With low violent crime rates, the City of Fort Collins is a safe place to live, said Smith, who has been an officer at Colorado State University for 15 years and has participated in the Community Welcome many times. In order to facilitate a positive conversation with residents, teams of volunteers walked to 2,000 residences to deliver welcome packets, brochures and resources.

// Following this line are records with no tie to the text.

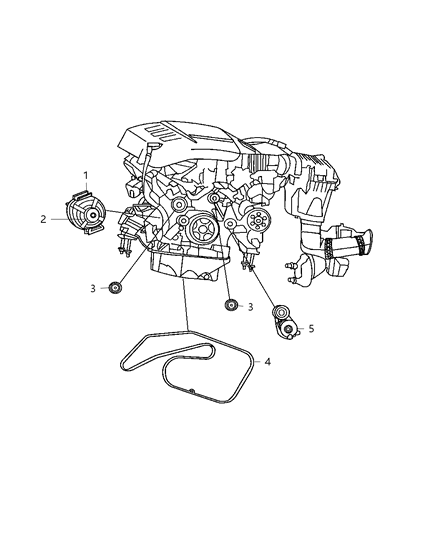 1
2
3
3
5
4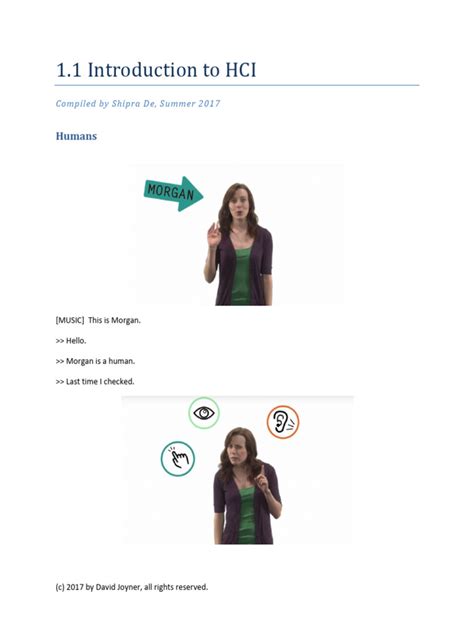 1.1 Introduction to HCI

Compiled by Shipra De, Summer 2017

Humans

MORGAN

[MUSIC] This is Morgan.

>> Hello.

>> Morgan is a human.

>> Last time I checked.

(c) 2017 by David Joyner, all rights reserved.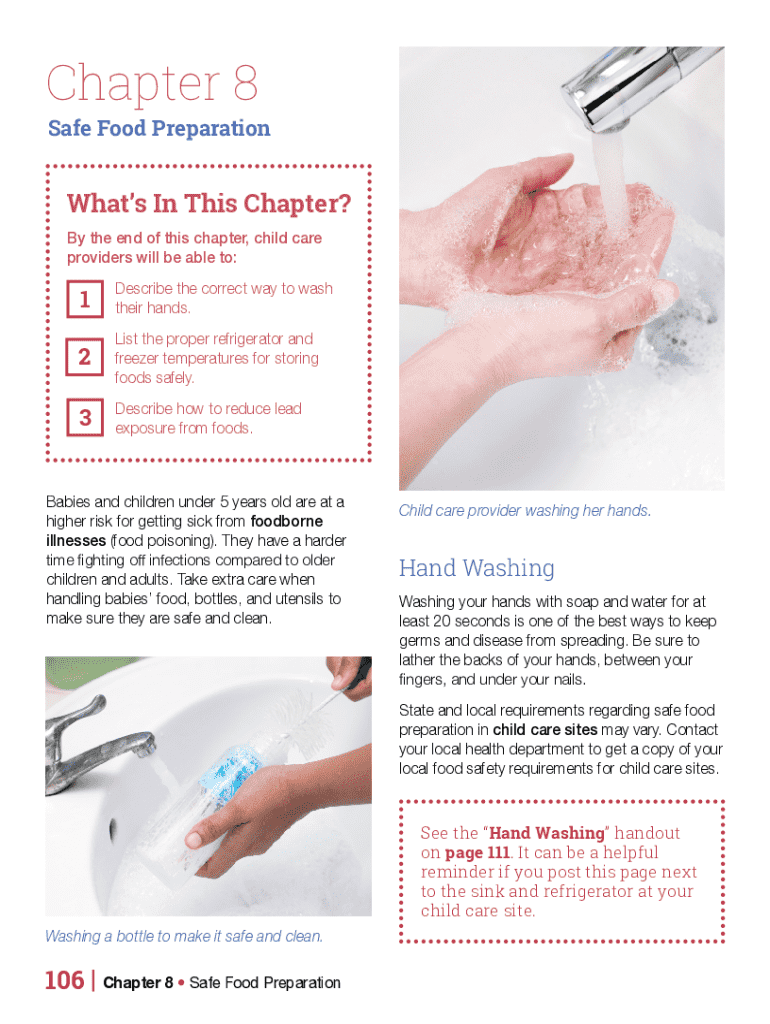 Chapter 8

Safe Food Preparation

What's In This Chapter?

By the end of this chapter, child care providers will be able to:

1 Describe the correct way to wash their hands.

2 List the proper refrigerator and freezer temperatures for storing foods safely.

3 Describe how to reduce lead exposure from foods.

Babies and children under 5 years old are at a higher risk for getting sick from foodborne illnesses (food poisoning). They have a harder time fighting off infections compared to older children and adults. Take extra care when handling babies' food, bottles, and utensils to make sure they are safe and clean.

Washing a bottle to make it safe and clean.

Child care provider washing her hands.

Hand Washing

Washing your hands with soap and water for at least 20 seconds is one of the best ways to keep germs and disease from spreading. Be sure to lather the backs of your hands, between your fingers, and under your nails.

State and local requirements regarding safe food preparation in child care sites may vary. Contact your local health department to get a copy of your local food safety requirements for child care sites.

See the "Hand Washing" handout on page 111. It can be a helpful reminder if you post this page next to the sink and refrigerator at your child care site.

106 | Chapter 8 • Safe Food Preparation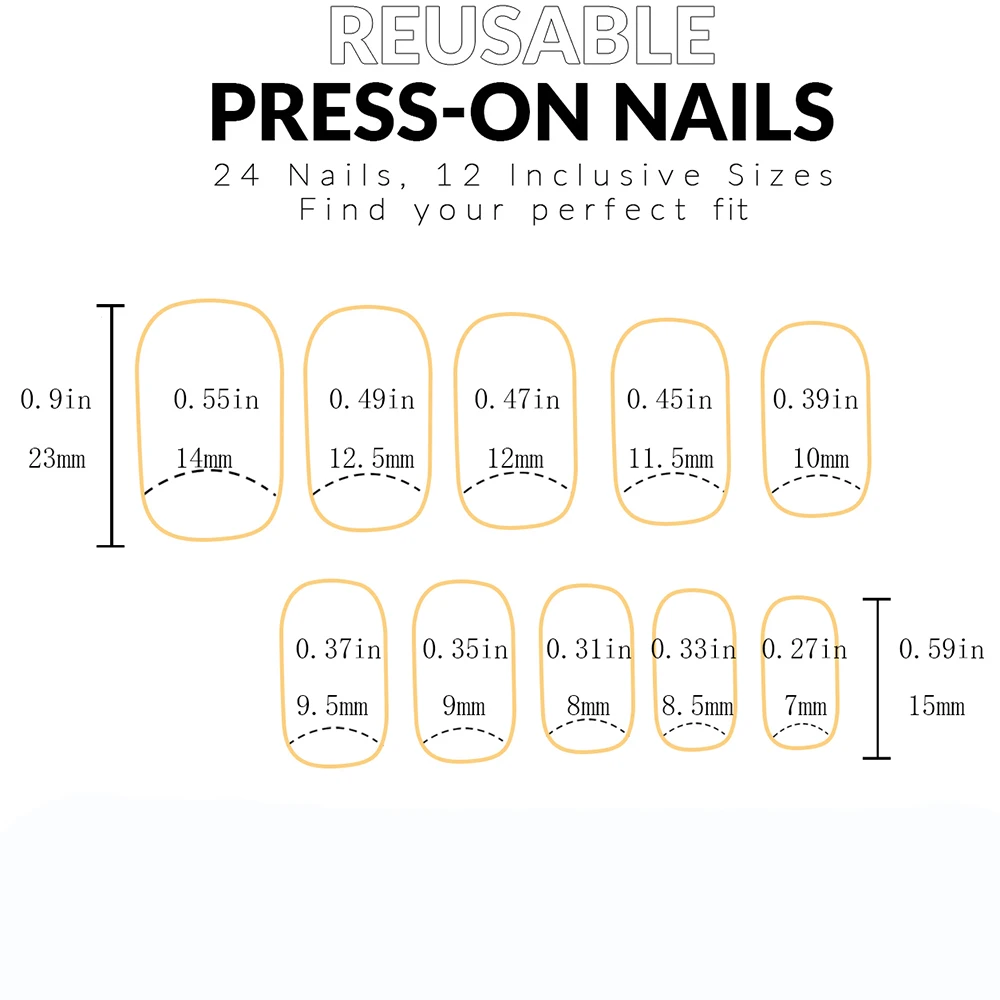 REUSABLE
PRESS-ON NAILS
24 Nails, 12 Inclusive Sizes
Find your perfect fit

0.9in
23mm

0.55in
14mm

0.49in
12.5mm

0.47in
12mm

0.45in
11.5mm

0.39in
10mm

0.37in
9.5mm

0.35in
9mm

0.31in
8mm

0.33in
8.5mm

0.27in
7mm

0.59in
15mm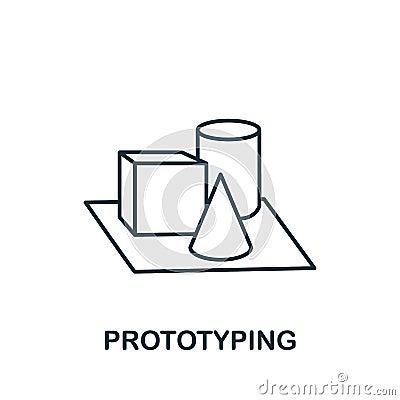 PROTOTYPING

dreamstime.com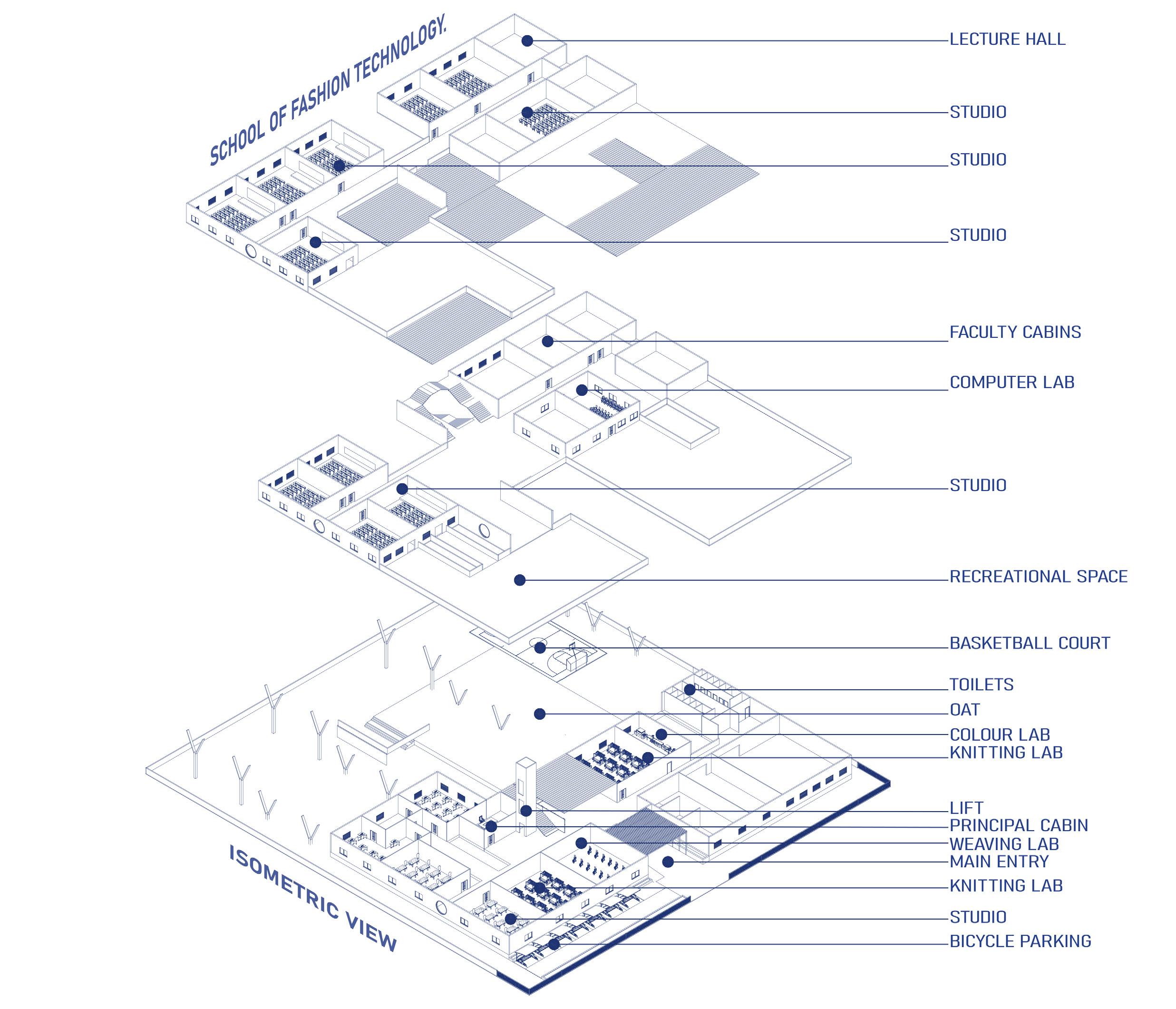 SCHOOL OF FASHION TECHNOLOGY.

LECTURE HALL

STUDIO

STUDIO

STUDIO

FACULTY CABINS

COMPUTER LAB

STUDIO

RECREATIONAL SPACE

BASKETBALL COURT

TOILETS

OAT

COLOUR LAB

KNITTING LAB

LIFT

PRINCIPAL CABIN

WEAVING LAB

MAIN ENTRY

KNITTING LAB

STUDIO

BICYCLE PARKING

ISOMETRIC VIEW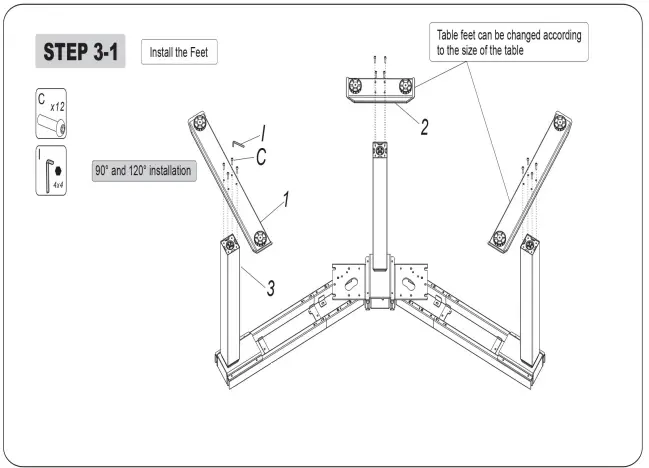 STEP 3-1

Install the Feet

Table feet can be changed according to the size of the table

C x12

I 4x4

90° and 120° installation

I

C

1

2

3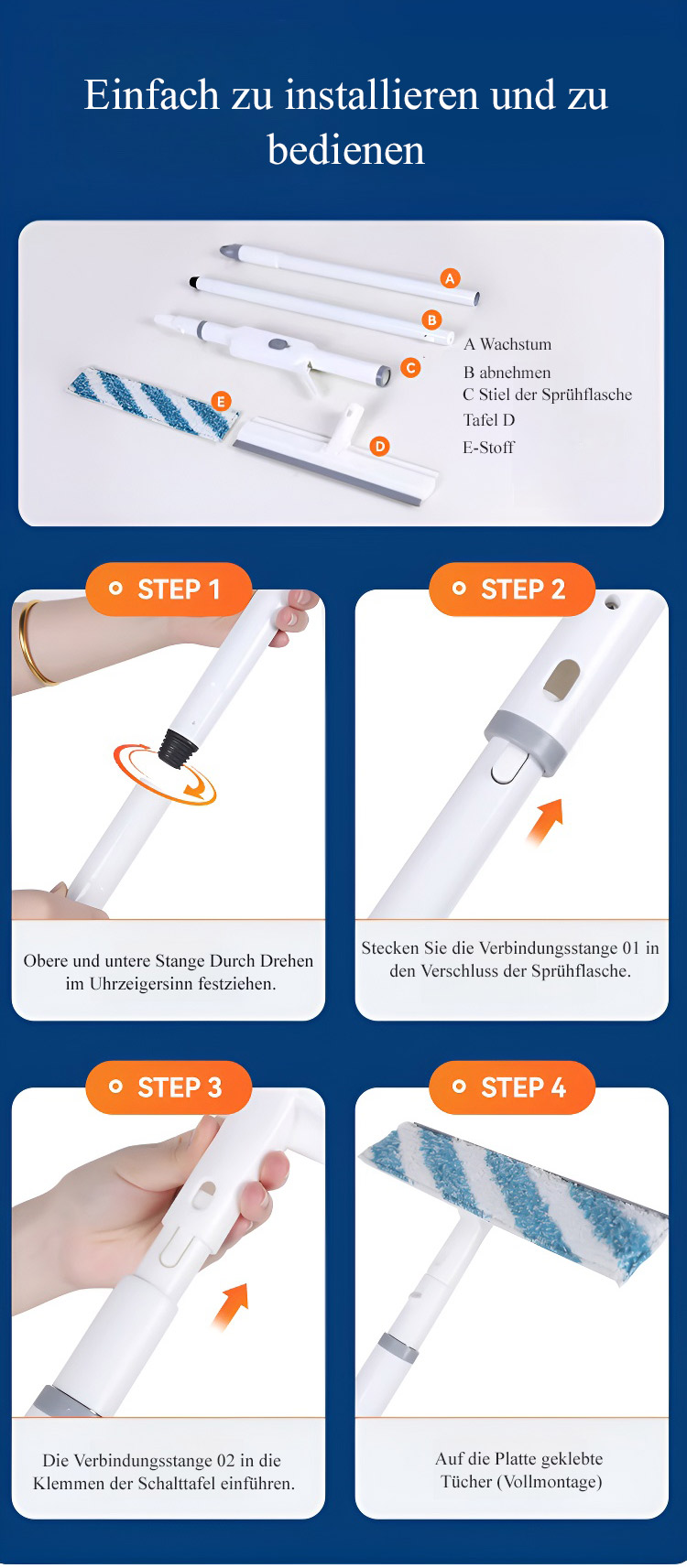 Einfach zu installieren und zu bedienen

A
B
C
E
D

A Wachstum
B abnehmen
C Stiel der Sprühflasche
Tafel D
E-Stoff

STEP 1

Obere und untere Stange Durch Drehen im Uhrzeigersinn festziehen.

STEP 2

Stecken Sie die Verbindungsstange 01 in den Verschluss der Sprühflasche.

STEP 3

Die Verbindungsstange 02 in die Klemmen der Schalttafel einführen.

STEP 4

Auf die Platte geklebte Tücher (Vollmontage)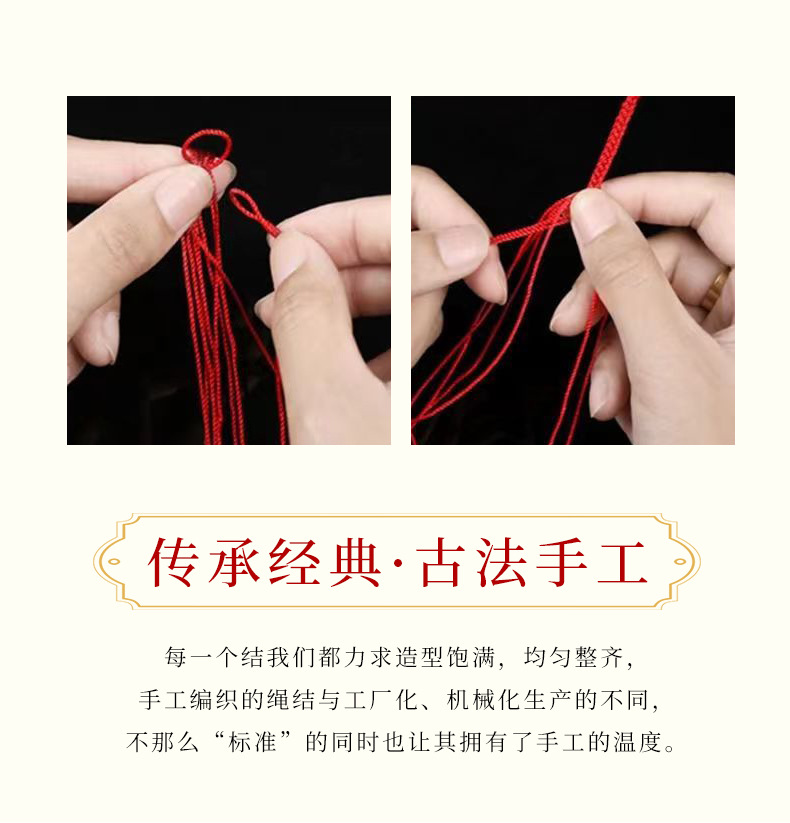 传承经典·古法手工

每一个结我们都力求造型饱满，均匀整齐，
手工编织的绳结与工厂化、机械化生产的不同，
不那么“标准”的同时也让其拥有了手工的温度。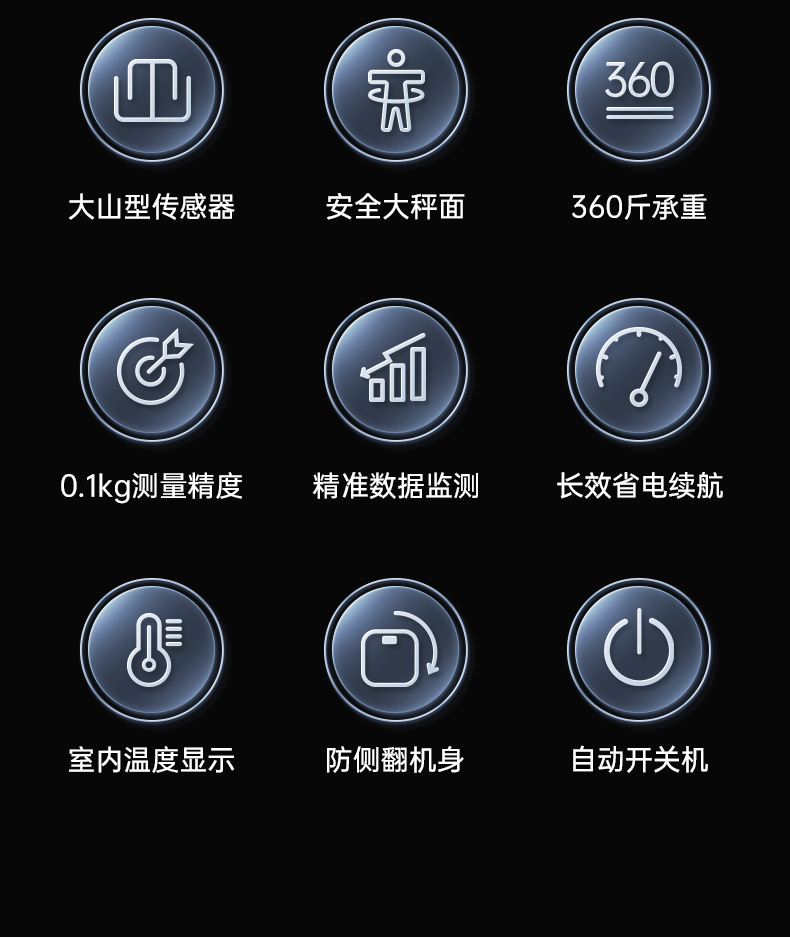 360

大山型传感器

安全大秤面

360斤承重

0.1kg测量精度

精准数据监测

长效省电续航

室内温度显示

防侧翻机身

自动开关机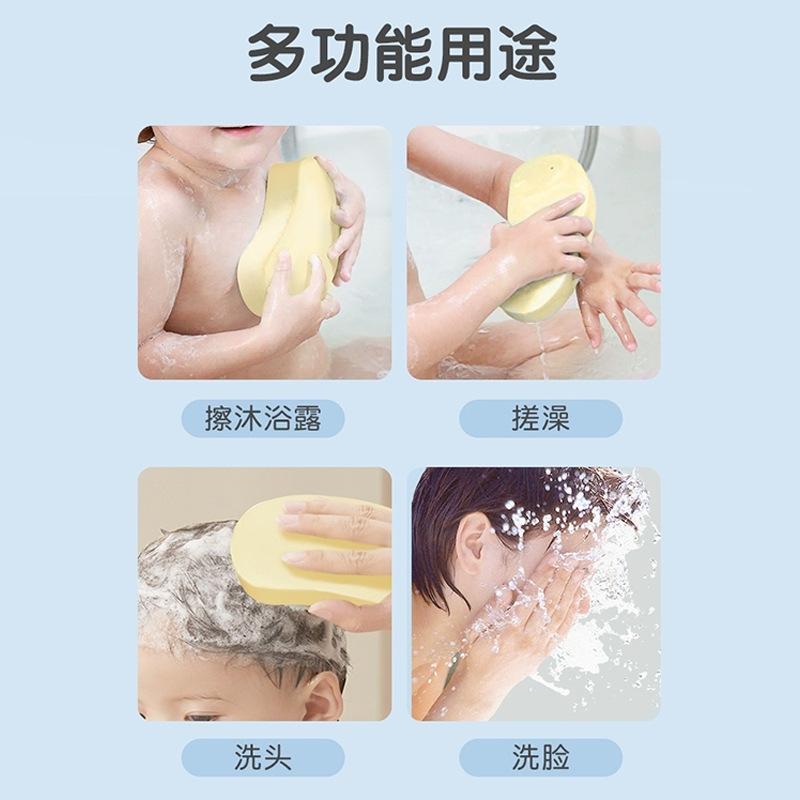 多功能用途

擦沐浴露

搓澡

洗头

洗脸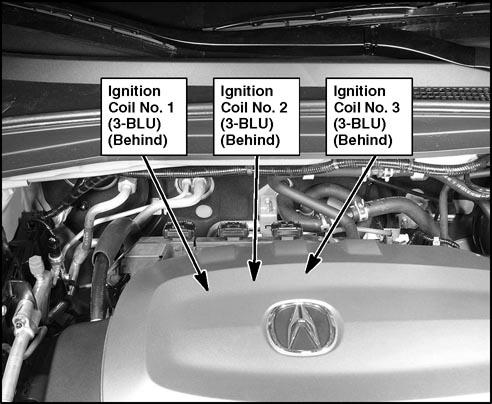 Ignition Coil No. 1 (3-BLU) (Behind)

Ignition Coil No. 2 (3-BLU) (Behind)

Ignition Coil No. 3 (3-BLU) (Behind)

“There are less issues and crime when people know each other,” said Colorado State Community Liaison Emily Allen.

This year, CSU President Tony Frank and Fort Collins Mayor Wade Troxell were involved in creating positive relationships between the city and the University. Community Welcome was started in order to build bridges between students and long-term residents by integrating those living off-campus into the community.

“As society has changed over time, we have lost the practice of getting to know the people who live around us,” said Jeannie Ortega, director of CSU Off-Campus Life. “We want to bring that grassroots, basic information back to the student community.”

About 200 people participated in the Community Welcome this year. Students at CSU said it was a valuable opportunity.

“I enjoy the Community Welcome walk is because it’s a chance for us to go out and meet the long-term residents of Fort Collins and get to hear their story and their perspective of living in Fort Collins,” said Nick Dannemiller, a senior wildlife biology major and ASCSU chief justice. “You learn a lot from the community members, and they see that college students care about the community they’re living in.”